В первый же вечер, проведенный с ним в палатке, я своим упрямым молчанием отклонил проявленную им доверительность. А после этого тщетно пытался вернуть его расположение.
– У саксов нет постоянной армии, – продолжал я. – Личный хирд правителя состоит всего из сотни воинов. Если он хочет собрать более мощную армию, обращается через тэнов к олдерменам, которые, в свою очередь, просят своих ривов выбрать лучших воинов среди крестьян. Почему вы не нападаете первыми?
Хастейн покачал головой и откинул с глаз длинную светлую челку.
– Видимо, этот вопрос будет мучить тебя до тех пор, пока сама действительность не даст тебе на него ответ.
Больше он ничего не пожелал мне сказать. Тогда я прибег к другой тактике.
– Расскажи, как Рагнар Лодброк получил свое прозвище.
Душа Хастейна не окончательно очерствела. Он прочел в моем взгляде одиночество и испытал сострадание. Кроме того, его соблазнила возможность попрактиковаться в повествовательном мастерстве. Он втолкнул меня в клетку, сел снаружи и принялся рассказывать сквозь приоткрытую дверь.
– Все началось с того, – приступил он к повествованию тем же глубоким голосом, которым некогда поведал мне первую историю, – как однажды король свеев Геррёд подарил своей дочери Торе пару молодых драконов, которых привез из далекой южной пустыни некий торговец. Тора ухаживала и присматривала за ящерами, и вот они выросли настолько, что ежедневно стали съедать по целому быку, сильно докучая жителям окрестностей своими налетами. Однако остановить их было не просто: тела драконов покрывали небольшие твердые чешуйки, поэтому даже самое острое оружие царапало лишь верхний слой кожи. Король Геррёд пообещал отдать свою дочь в жены тому, кто сумеет прикончить этих жутких тварей. Услыхав об этом от людей, путешествующих по разным странам, Рагнар не стал раздумывать. По совету матери, он раздобыл себе кожаную куртку и пару кожаных штанов, которые, по ее расчетам, должны были защитить его от драконьих укусов. Она рассказала, что если он вымочит штаны в смоле, а затем обваляет в песке и мелкой гальке, они станут грубыми и непроницаемыми, но останутся гибкими.
– Неужели он не мог просто надеть кольчугу? – перебил я рассказчика.
Своим обычным голосом Хастейн объяснил, что с таким видом защитного снаряжения, как кольчуга, скандинавы познакомились, лишь начав совершать набеги на империю франков под руководством Карла, воины которого не мыслили жизни без кольчуг.
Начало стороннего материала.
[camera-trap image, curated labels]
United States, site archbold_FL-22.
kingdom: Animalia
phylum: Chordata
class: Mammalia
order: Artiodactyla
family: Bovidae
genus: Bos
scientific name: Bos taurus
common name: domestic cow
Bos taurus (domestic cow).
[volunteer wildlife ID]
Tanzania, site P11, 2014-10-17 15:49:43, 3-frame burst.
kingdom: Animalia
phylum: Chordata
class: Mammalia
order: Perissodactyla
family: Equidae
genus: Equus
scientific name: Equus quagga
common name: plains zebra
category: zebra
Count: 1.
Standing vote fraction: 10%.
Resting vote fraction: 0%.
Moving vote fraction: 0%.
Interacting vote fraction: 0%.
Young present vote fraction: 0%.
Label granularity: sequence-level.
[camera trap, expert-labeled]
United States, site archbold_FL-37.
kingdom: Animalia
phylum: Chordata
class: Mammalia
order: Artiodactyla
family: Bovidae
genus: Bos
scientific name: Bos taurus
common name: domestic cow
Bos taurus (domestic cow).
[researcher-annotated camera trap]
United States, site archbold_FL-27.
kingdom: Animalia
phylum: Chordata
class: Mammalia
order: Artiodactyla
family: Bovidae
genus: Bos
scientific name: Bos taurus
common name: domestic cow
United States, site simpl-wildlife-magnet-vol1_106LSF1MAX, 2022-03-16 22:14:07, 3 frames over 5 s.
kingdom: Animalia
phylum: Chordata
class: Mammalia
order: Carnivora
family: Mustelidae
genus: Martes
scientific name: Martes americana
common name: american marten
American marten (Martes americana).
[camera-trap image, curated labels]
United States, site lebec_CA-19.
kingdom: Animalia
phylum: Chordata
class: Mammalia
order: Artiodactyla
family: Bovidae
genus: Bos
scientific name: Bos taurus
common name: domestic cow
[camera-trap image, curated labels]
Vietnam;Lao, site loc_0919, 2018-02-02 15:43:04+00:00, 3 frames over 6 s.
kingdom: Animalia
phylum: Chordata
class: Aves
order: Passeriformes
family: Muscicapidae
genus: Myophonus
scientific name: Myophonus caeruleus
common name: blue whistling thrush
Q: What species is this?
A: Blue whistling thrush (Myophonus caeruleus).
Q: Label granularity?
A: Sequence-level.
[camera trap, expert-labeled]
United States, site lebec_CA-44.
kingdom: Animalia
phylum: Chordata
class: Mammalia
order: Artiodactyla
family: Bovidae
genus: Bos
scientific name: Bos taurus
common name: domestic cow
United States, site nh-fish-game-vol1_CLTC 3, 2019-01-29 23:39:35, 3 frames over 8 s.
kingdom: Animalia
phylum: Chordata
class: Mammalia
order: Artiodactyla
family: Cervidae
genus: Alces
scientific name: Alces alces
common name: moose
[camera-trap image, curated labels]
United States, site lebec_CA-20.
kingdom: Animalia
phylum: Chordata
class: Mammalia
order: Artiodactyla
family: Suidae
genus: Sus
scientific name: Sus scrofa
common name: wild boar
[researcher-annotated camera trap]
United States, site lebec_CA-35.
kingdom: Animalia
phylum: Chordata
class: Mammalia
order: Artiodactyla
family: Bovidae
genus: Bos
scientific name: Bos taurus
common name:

История же происходила в более древние времена.
– Драконы были ужасны на вид, – продолжил он. – Серо-зеленые, каждый длиной в три человеческих роста. Из головы у них торчали длинные клювы с сотнями зубов, четыре конечности были настолько короткими, что животы тащились прямо по земле, когда чудища ползли, извиваясь из стороны в сторону. Рагнар мигом схватил их обоих. Драконы пытались обвить его своими телами, извернувшись кольцами, и содрать с него кожу своими страшными зубами. Все, кто находился поблизости, в ужасе бросились врассыпную. На поле боя поднялся невообразимый шум. Но, как и предвидела мудрая мать Рагнара, его надежно защищала кожаная одежда. Рагнар вонзил копье в плоскую голову первого дракона, затем воткнул меч в туловище второго и проткнул ему сердце. Когда оба зверя оказались повержены, король похвалил Рагнара за проявленное великое мужество и, как и обещал, отдал ему в жены свою дочь. В это же время он наделил героя прозвищем Лодброк, Кожаные Штаны, так как парень проявил смекалку, обваляв штаны в смоле и камешках.